Copy the rows from the line containing "At what distance" through the end of the rows, requests included, and shift every distance value in the answers up by 80.

» **Dataset rows**:
------

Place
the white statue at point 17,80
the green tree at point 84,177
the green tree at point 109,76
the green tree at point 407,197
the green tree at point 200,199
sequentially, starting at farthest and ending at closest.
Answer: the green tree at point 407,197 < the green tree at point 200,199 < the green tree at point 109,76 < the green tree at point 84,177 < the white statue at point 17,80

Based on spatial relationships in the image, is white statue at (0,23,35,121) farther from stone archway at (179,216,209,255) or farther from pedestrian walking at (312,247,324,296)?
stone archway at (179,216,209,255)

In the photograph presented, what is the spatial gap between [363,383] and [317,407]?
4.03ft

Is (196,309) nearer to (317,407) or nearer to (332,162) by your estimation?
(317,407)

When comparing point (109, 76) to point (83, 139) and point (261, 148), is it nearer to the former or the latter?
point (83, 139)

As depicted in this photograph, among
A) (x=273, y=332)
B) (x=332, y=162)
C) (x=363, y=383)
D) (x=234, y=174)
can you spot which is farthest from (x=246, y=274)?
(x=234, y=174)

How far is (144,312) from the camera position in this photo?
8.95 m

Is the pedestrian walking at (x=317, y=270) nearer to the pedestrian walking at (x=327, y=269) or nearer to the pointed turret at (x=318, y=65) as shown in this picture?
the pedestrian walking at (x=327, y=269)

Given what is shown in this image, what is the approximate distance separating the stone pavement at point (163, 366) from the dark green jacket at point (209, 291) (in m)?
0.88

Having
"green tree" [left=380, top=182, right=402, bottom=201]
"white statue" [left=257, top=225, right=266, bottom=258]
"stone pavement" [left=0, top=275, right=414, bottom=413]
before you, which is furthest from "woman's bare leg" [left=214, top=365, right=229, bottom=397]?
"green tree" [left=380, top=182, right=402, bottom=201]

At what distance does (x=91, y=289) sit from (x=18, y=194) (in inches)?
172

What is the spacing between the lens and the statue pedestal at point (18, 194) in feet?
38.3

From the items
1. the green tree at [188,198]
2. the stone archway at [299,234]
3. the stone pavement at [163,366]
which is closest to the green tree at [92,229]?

------

» **Final answer**:
At what distance does (x=91, y=289) sit from (x=18, y=194) (in inches)?
252

What is the spacing between the lens and the statue pedestal at point (18, 194) in feet?
118.3

From the items
1. the green tree at [188,198]
2. the stone archway at [299,234]
3. the stone pavement at [163,366]
which is closest to the green tree at [92,229]?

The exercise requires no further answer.